Furthermore, today’s specific decline is influenced by broader macroeconomic factors; escalating geopolitical tensions in the Middle East have triggered a “risk-off” sentiment across the technology sector, leading investors to rotate out of high-flying semiconductor names and into defensive assets like energy or materials.
Bernstein, Cantor & SocGen See $1,000 SNDK on AI Data Center SSD Demand
Despite these headwinds, the bull case for SanDisk remains robust among institutional analysts. Firms like Bernstein, SocGen (Société Générale), and Cantor Fitzgerald have maintained optimistic ratings, with price targets ranging from $800 to as high as $1,000. These analysts point to the explosive demand for enterprise SSDs and High Bandwidth Flash (HBF) required for AI data centers as a structural shift that transcends historical cycles.

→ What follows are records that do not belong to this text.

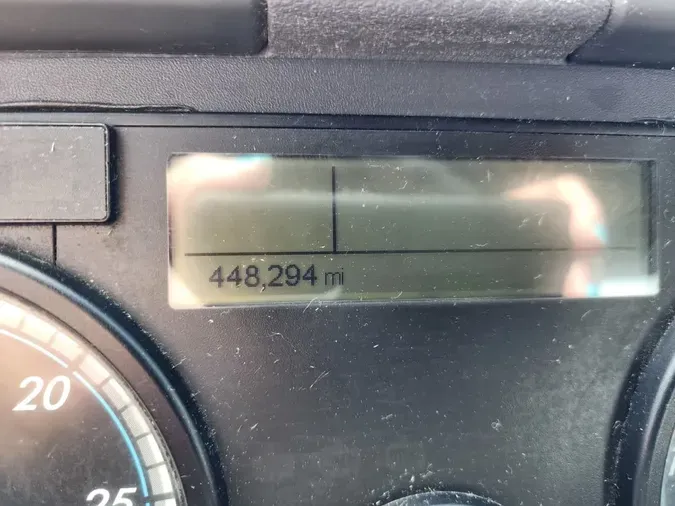 2018 FREIGHTLINER/MERCEDES CASCADIA 125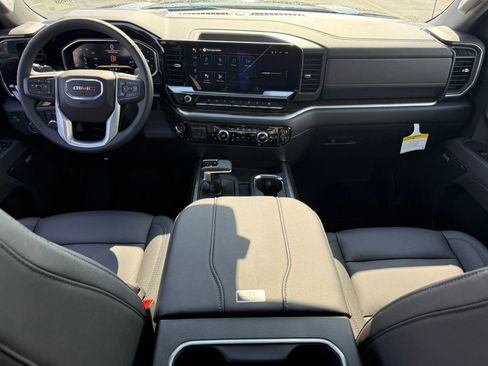 New 2026 GMC Sierra 1500 Elevation w/ Elevation Premium Package AWD/4WD image 32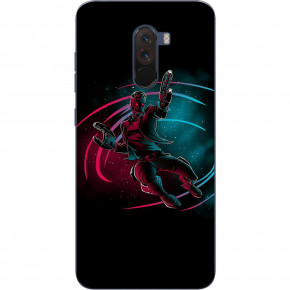    Casemarket Xiaomi Pocophone F1 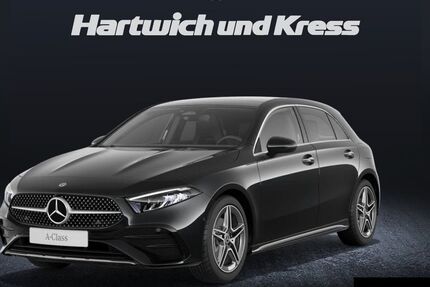 Mercedes-Benz A 200 23.872 km 31.390 &euro; Schlüchtern 36381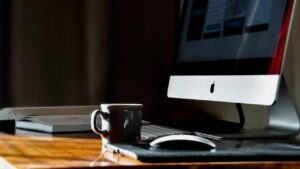 Read more about the article Finding A Work From Home Data Entry Job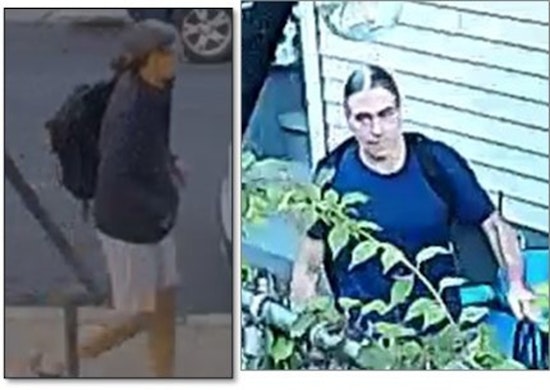 Suspected Break-In Bandit Bewilders Boston Suburb as Somerville Scourged by Spree of Unlocked Home Heists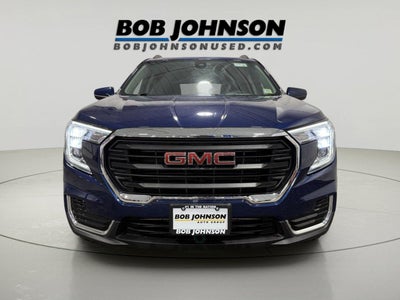 2023 GMC Terrain AWD SLE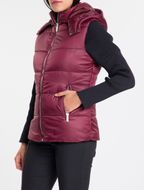 casaco de frio calvin klein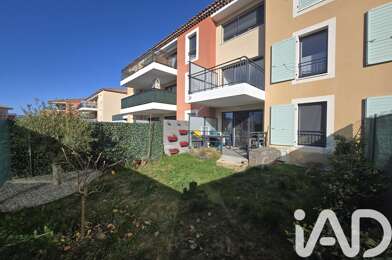 Appartement 2 pièces 242000 €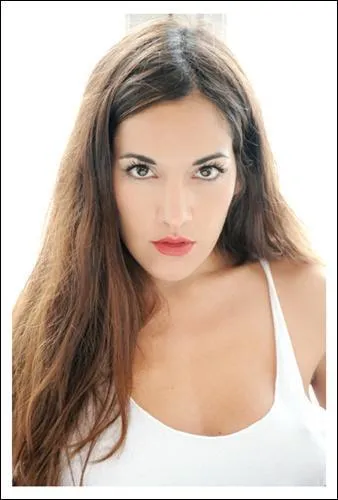 Quel est le nom de cette actrice ?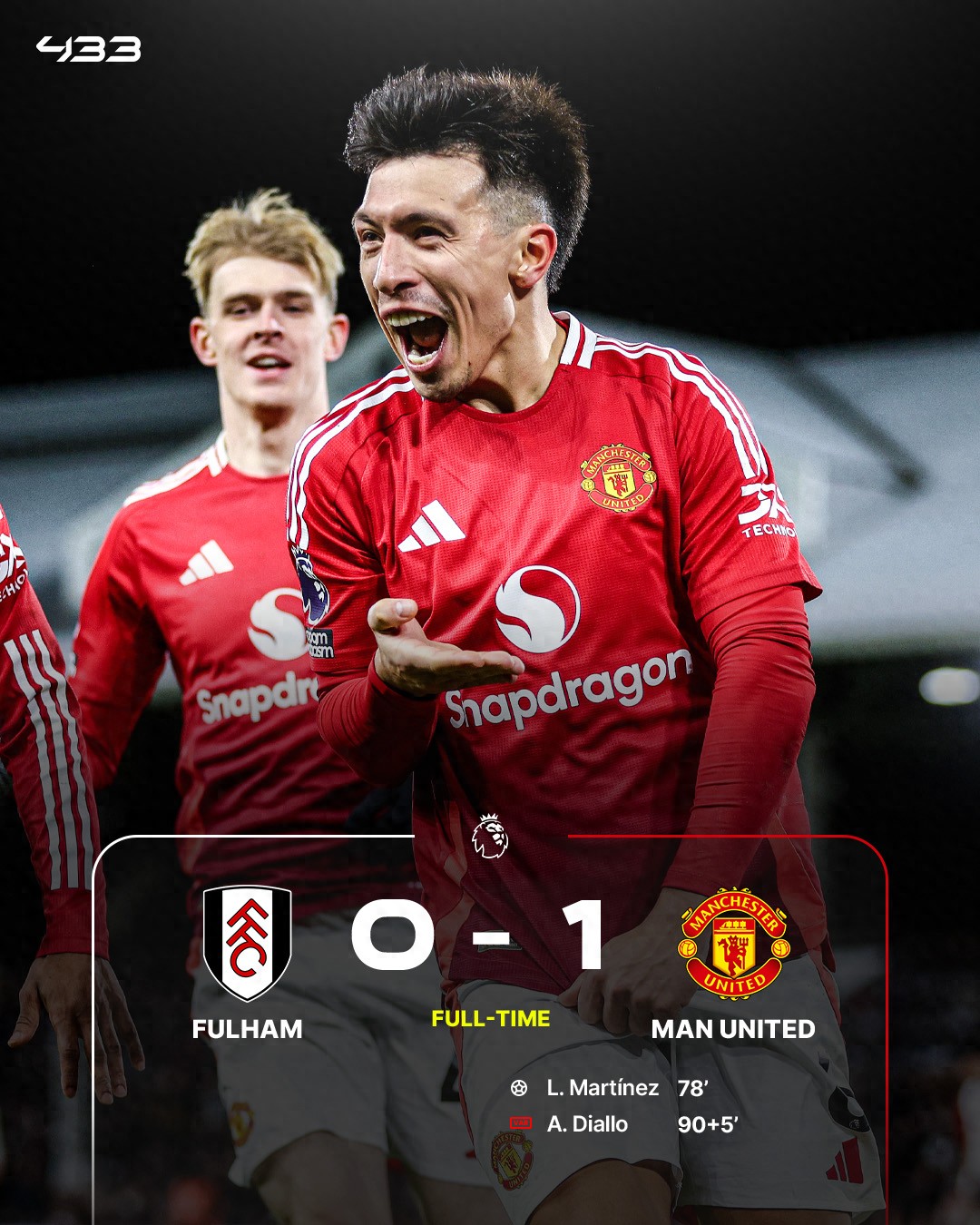 英超惊险逆转取胜，粉丝狂欢不已的简单介绍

They argue that SanDisk’s fiscal 2026 revenue projections, expected to double to over $15 billion, justify the current multiples. As the market digests the multi-billion dollar secondary offering and weighs Citron’s warnings against continued supply tightness, SanDisk remains at the center of 2026’s most intense tech debate.
SanDisk Corporation (SNDK) closed Monday’s trading session at $619.08 — down 2.56% for the day.